Fiez and Petersen used neuroimaging to identify the involvement of multiple brain areas in word reading, including left-lateralized regions in occipital and occipitotemporal cortex, the left frontal operculum, bilateral regions in the cerebellum, primary motor cortex, and the superior and middle temporal cortex, and medial regions in the supplementary motor area and anterior cingulate. In other research, Fiez and her colleagues used mixed methods, including electrical brain simulation, to elaborate on the long debated visual word form hypothesis. They found that stimulating and surgically removing the left midfusiform gyrus of a patient made the patient unable to recognize words or letters; these and other findings indicate the involvement of this area as part of a visual word form system specialized for representing orthography in the brain.

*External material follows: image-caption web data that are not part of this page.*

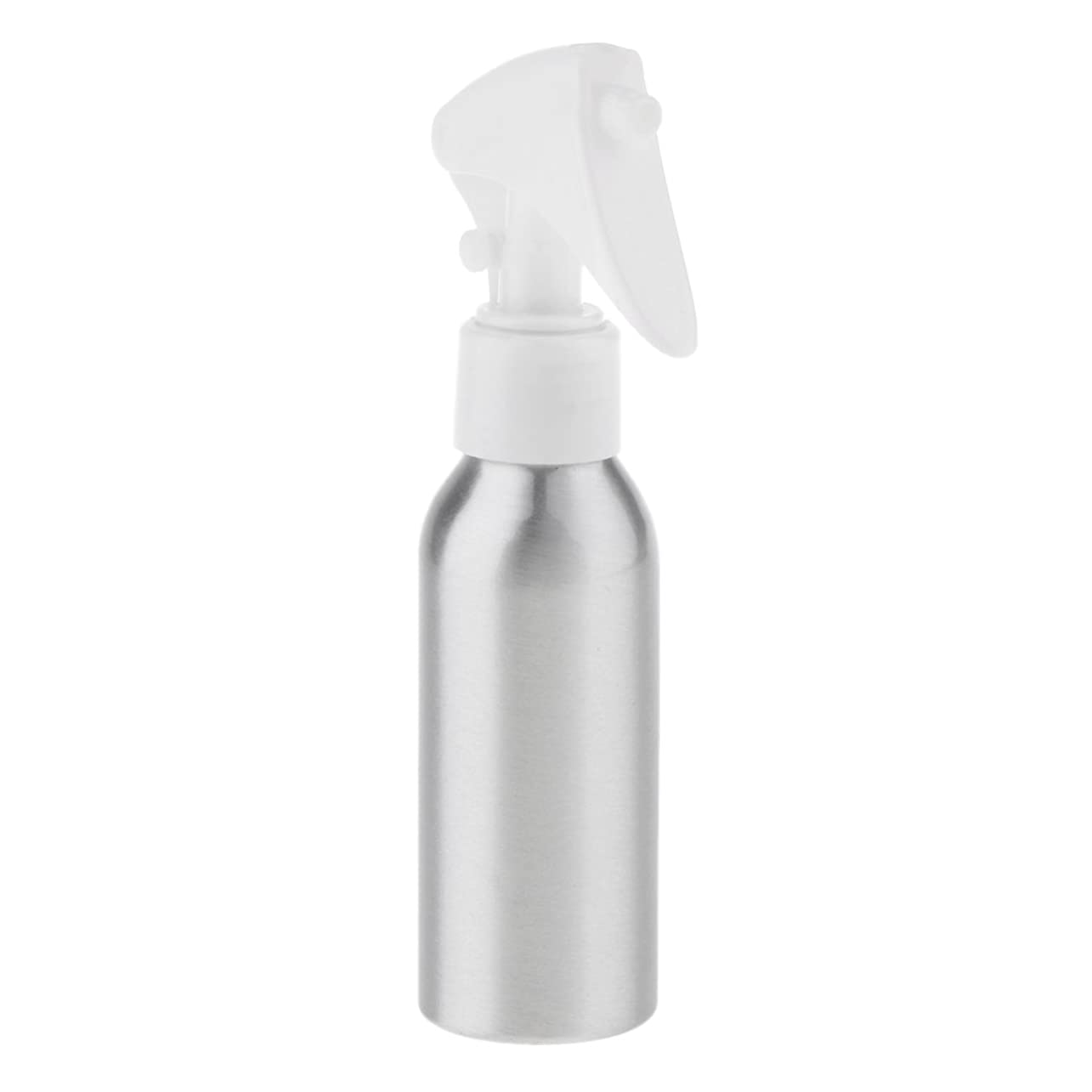 CUTICATE スプレーボトル 空ボトル 水スプレー スプレー ポンプボトル 噴霧器 プロのサロン 多機能 6サイズ選択 - 120ML
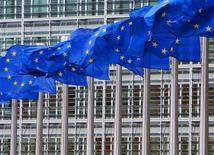 <p>La Commission européenne a autorisé Dassault Systèmes à acquérir les activités de gestion du cycle de vie (PLM) du groupe américain IBM. L'opération avait été annoncée fin octobre pour un montant de 600 millions de dollars (445 millions d'euros environ). /Photo d'archives/REUTERS/Yves Herman</p>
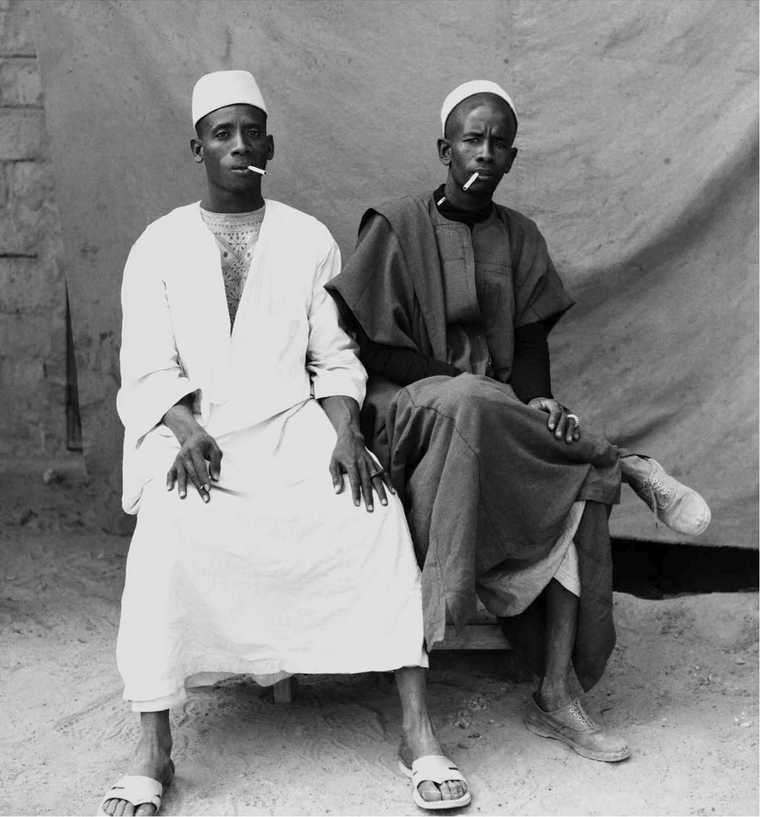 Double portrait, Timbuktu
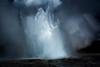 Fountain Geyser 1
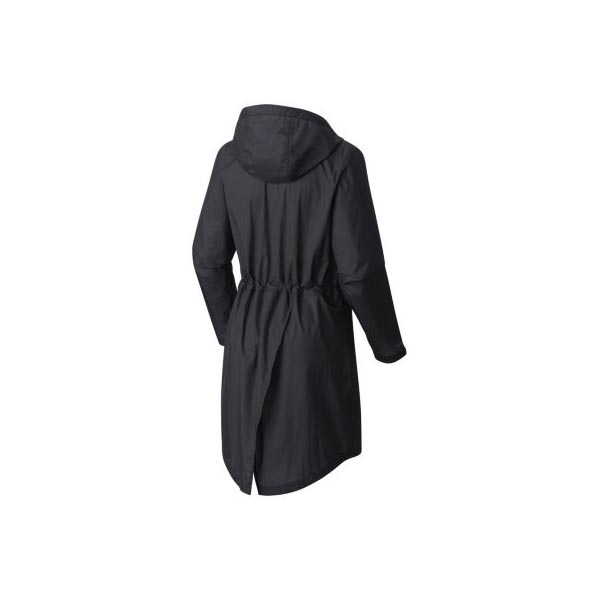 Mountain Hardwear StudioGrand™ Stow Away Parka Women Black Outlet Store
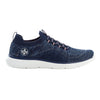 Rieker  Trainers - N9474-15 - Navy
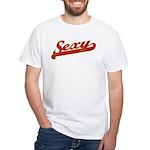 Sexy White T-Shirt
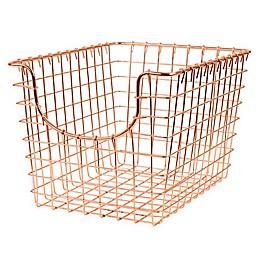 Spectrum™ Metal Scoop Basket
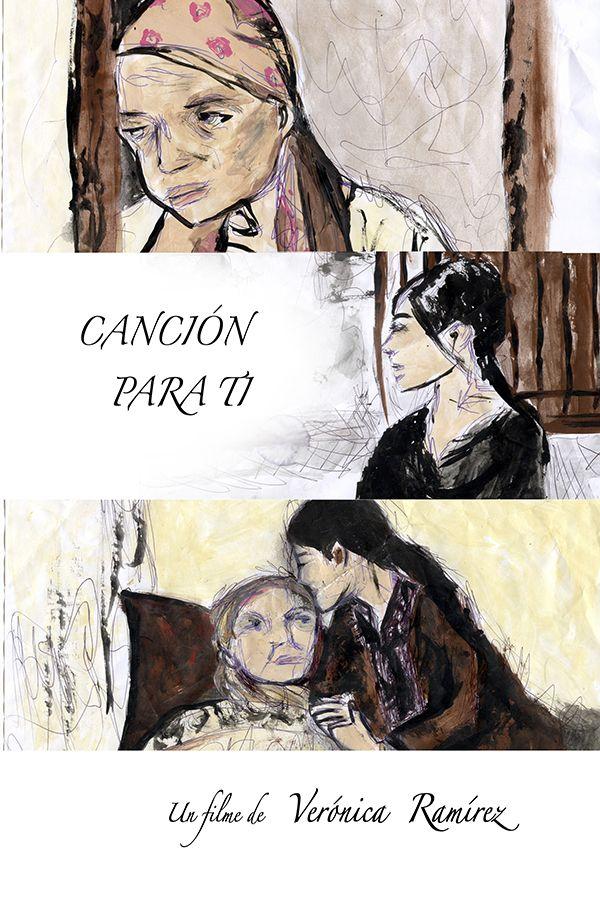 #Canciónparati #Cine #Cortometraje #ShortFilm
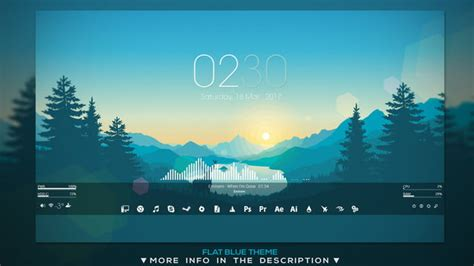 The Best Wallpapers  Digital Trends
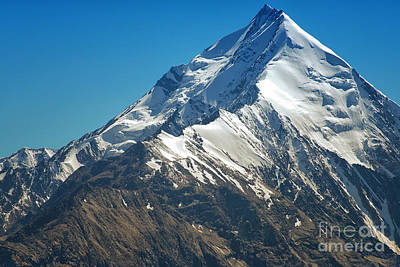 Photograph - Chandrabhaga Peak 13  by Yew Kwang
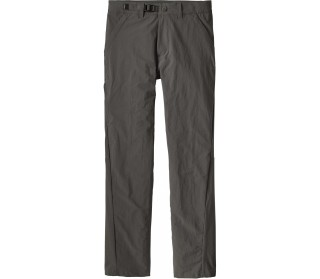 Patagonia Stonycroft Men Outdoor Trousers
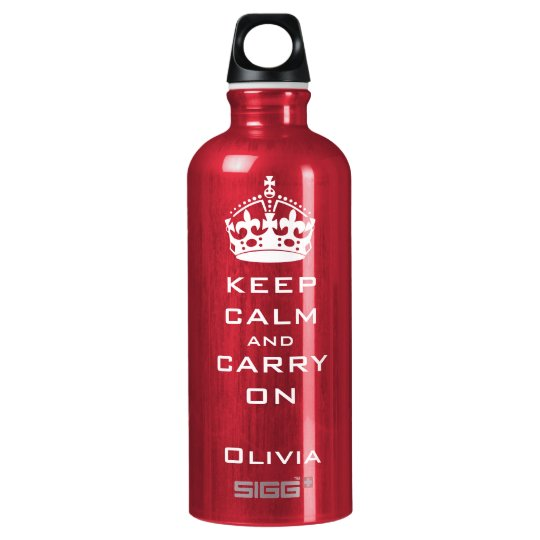 KEEP CALM AND CARRY ON PERSONALIZED WATER BOTTLE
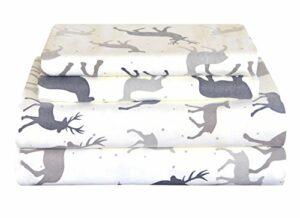 Pointehaven Lourd Flanelle de lit, Double, Automne Cerf, Autumn Deer, Twin XL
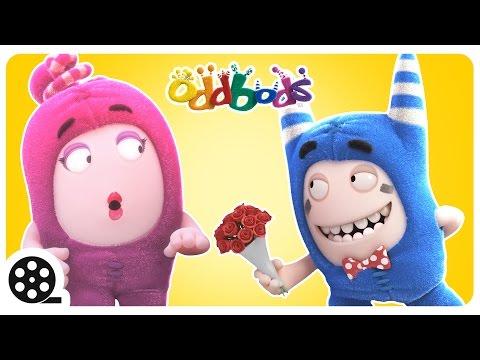 Oddbods | A Boy Girl Thing | Mini Cartoon Movie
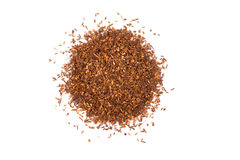 Heap of dry rooibos tea Royalty Free Stock Images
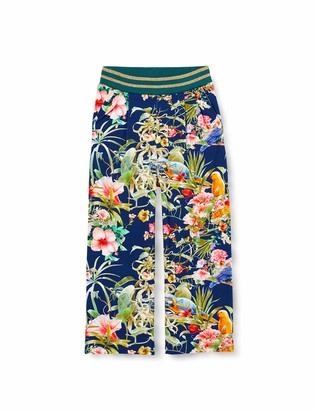 Mexx Girl's Trouser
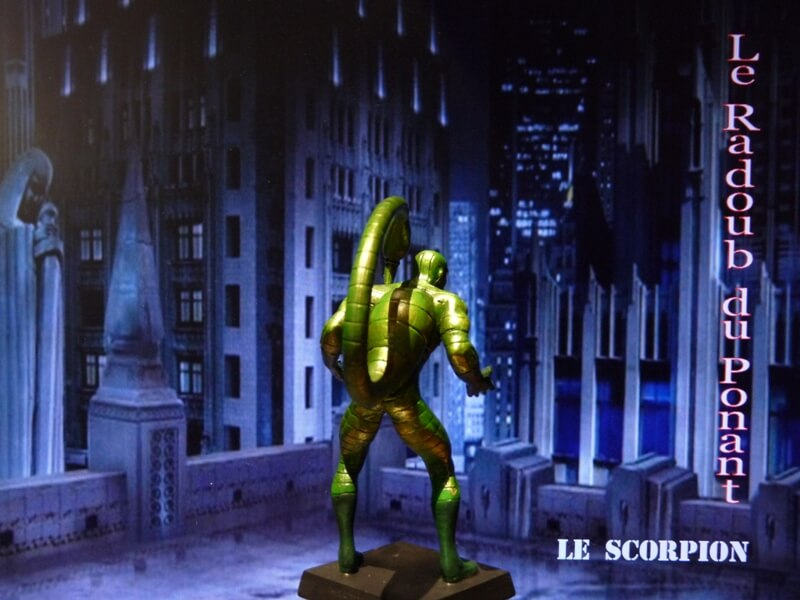Le Scorpion - Figurine en plomb Mlscp610
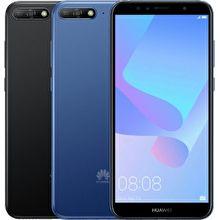 Huawei Huawei Y6 (2018)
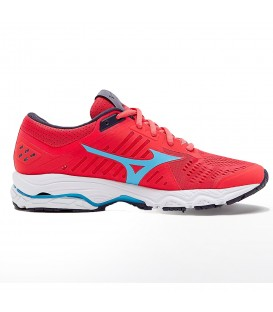 ZAPATILLAS MIZUNO WAVE STREAM W J1GD181923 ROSA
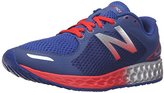 New Balance KJZNTV2 Youth Running Shoe (Little Kid/Big Kid)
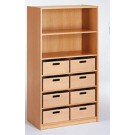 508810, 533100 Cabinet with 8 Material Boxes by HABA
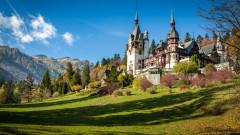 Най-добрите дестинации за туризъм в света през 2021 година според National Geographic
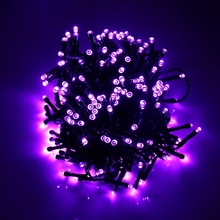 200 LED 22M Outdoor Lighting Solar Lamp Solar Power String Fairy Light Outdoor For Christmas Party Garden Light Multi-Color(China (Mainland))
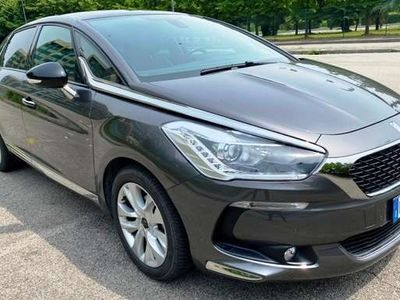 usata Citroën DS5 1.6 hdi blue business autom. navy tetto panoramico
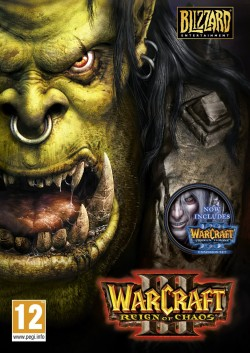 Warcraft 3 Gold (Reign of Chaos+Frozen Throne)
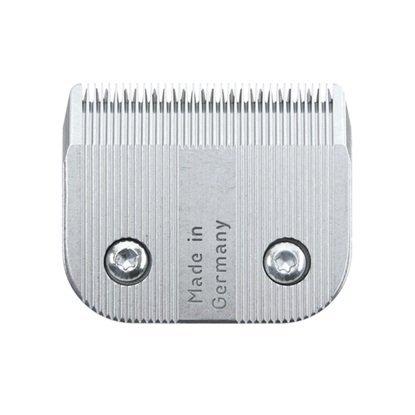 Schneidkopf MOSER 1245-7300 1/20 mm 2
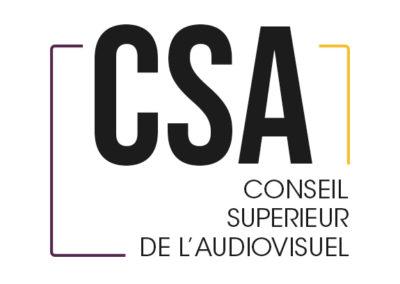 Logo CSA Medium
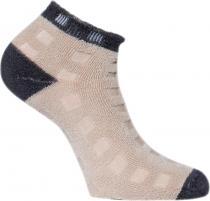 Носки женские зимние В 139 купить в интернет-магазине Paradise-socks.ru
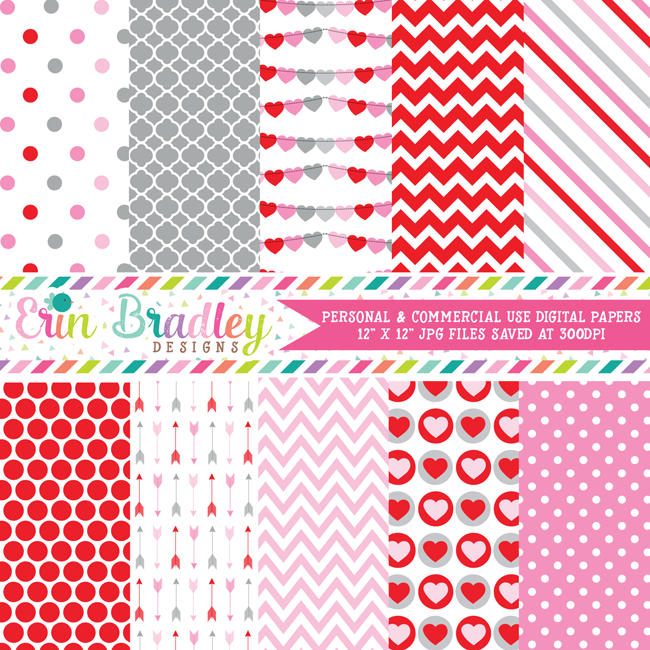 Valentines Day Red Pink and Gray Digital Paper Pack
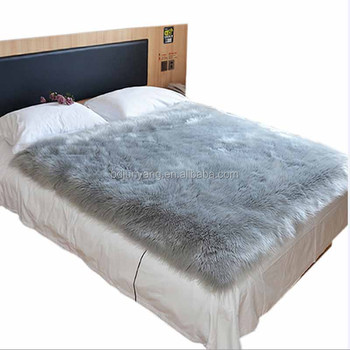 High quality Fluffy faux fur sheepskin carpet and rugs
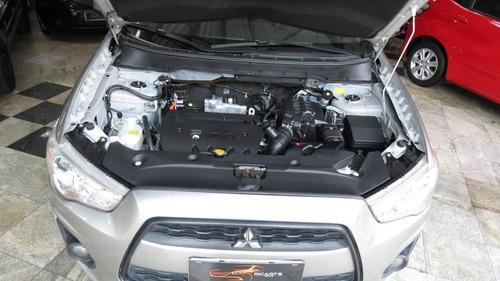 asx 2.0 16v 160cv aut.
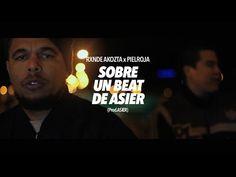 "RXNDE AKOZTA & PIELROJA - ""Sobre Un Beat De Asier"" [HD] @lioncagefilms"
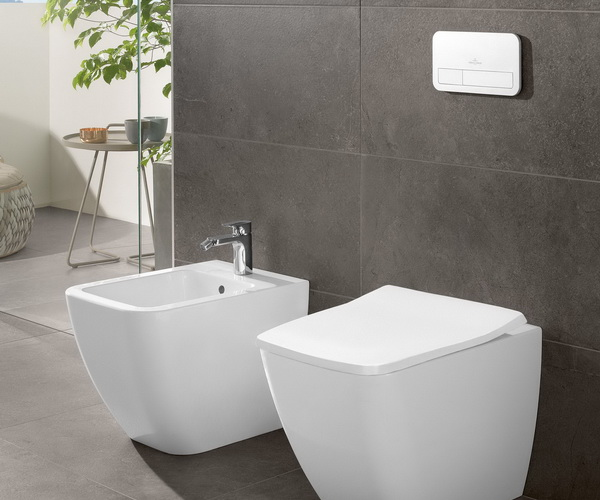 клавиша VILLEROY & BOCH VICONNECT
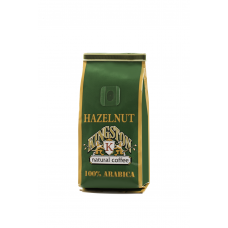 Hazelnut Flavored Grounded Coffee 100g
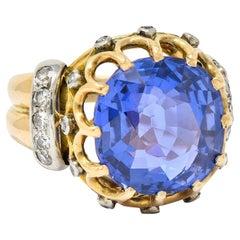 Retro 12.26 Carats No Heat Color Change Sapphire Diamond 18 Karat Gold Ring AGL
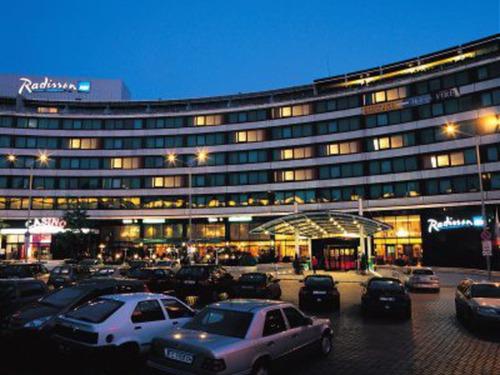 Почивка в София, България - хотел Интерконтенинтал София Хотел (бивш Радисон Блу Гранд Хотел) 5•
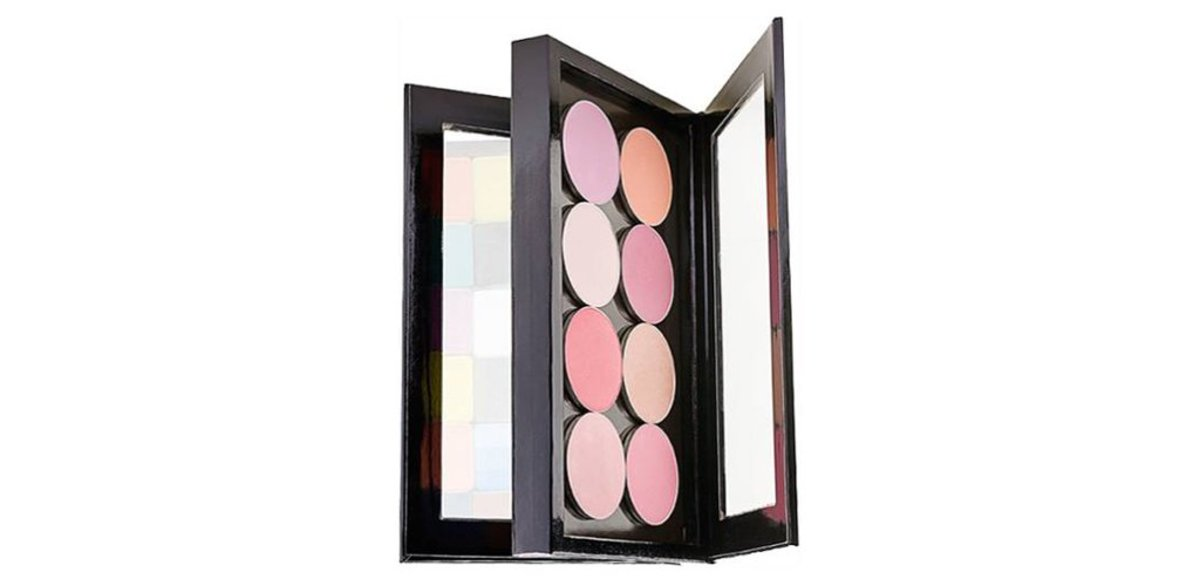 eco makeup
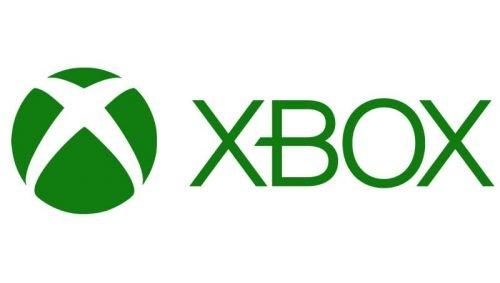 Xbox Logo 2012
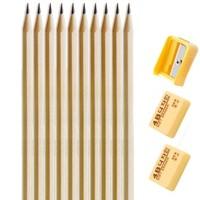 M&G 晨光 铅笔 10支+转笔刀+橡皮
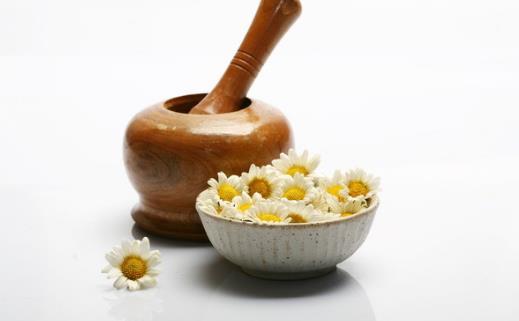 草药茶是非茶植物的混合物 草药茶保湿提供营养素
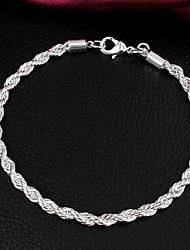 Uyuan Women's Fashion 925Silver Bracelet
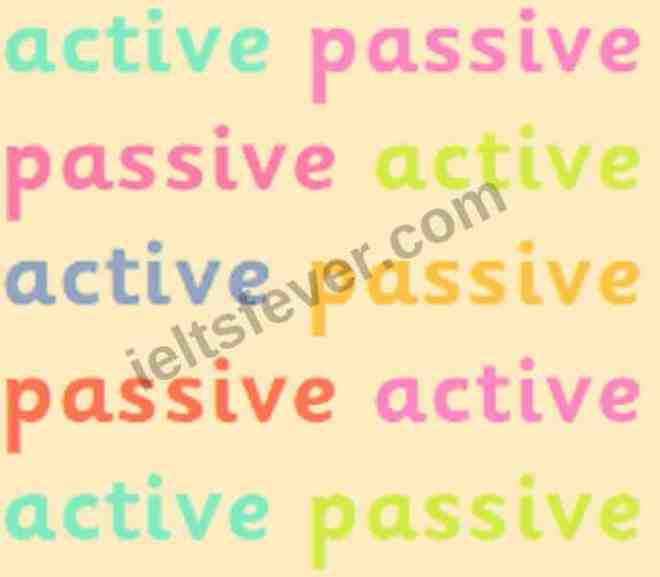 easy way to learn active passive Present tense voice in English grammar
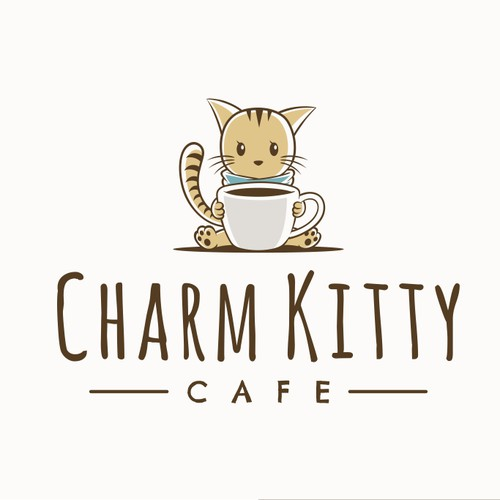 Cute Logo for Charm Kitty Cafe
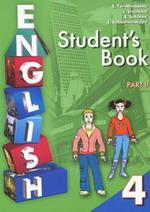 English. Students Book 4. Part 2. Английский язык. 4 класс. В 2 частях. Часть 2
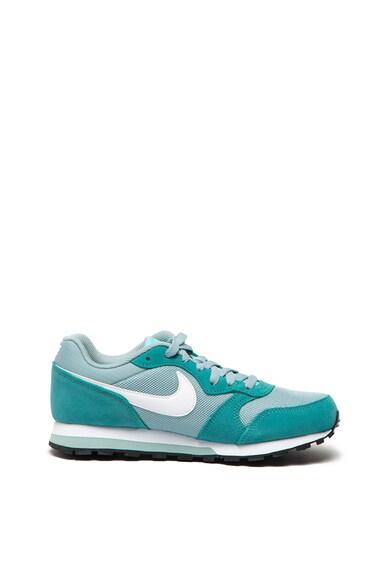 Nike Спортни обувки MD Runner 2 с велур Жени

== Representative publications ==

- Fiez, J. A., Balota, D. A., Raichle, M. E., & Petersen, S. E. (1999). Effects of lexicality, frequency, and spelling-to-sound consistency on the functional anatomy of reading. Neuron, 24(1), 205–218.
- Fiez, J. A. (1997). Phonology, semantics, and the role of the left inferior prefrontal cortex. Human Brain Mapping, 5(2), 79–83.
- Fiez, J. A., Petersen, S. E., Cheney, M. K., & Raichle, M. E. (1992). Impaired non-motor learning and error detection associated with cerebellar damage: A single case study. Brain, 115(1), 155–178.
- Petersen, S. E., & Fiez, J. A. (1993). The processing of single words studied with positron emission tomography. Annual Review of Neuroscience, 16(1), 509–530.
- Raichle, M. E., Fiez, J. A., Videen, T. O., MacLeod, A. M. K., Pardo, J. V., Fox, P. T., & Petersen, S. E. (1994). Practice-related changes in human brain functional anatomy during nonmotor learning. Cerebral Cortex, 4(1), 8-26.
- Strick, P. L., Dum, R. P., & Fiez, J. A. (2009). Cerebellum and nonmotor function. Annual Review of Neuroscience, 32, 413–434.
- Tricomi, E. M., Delgado, M. R., & Fiez, J. A. (2004). Modulation of caudate activity by action contingency. Neuron, 41(2), 281–292.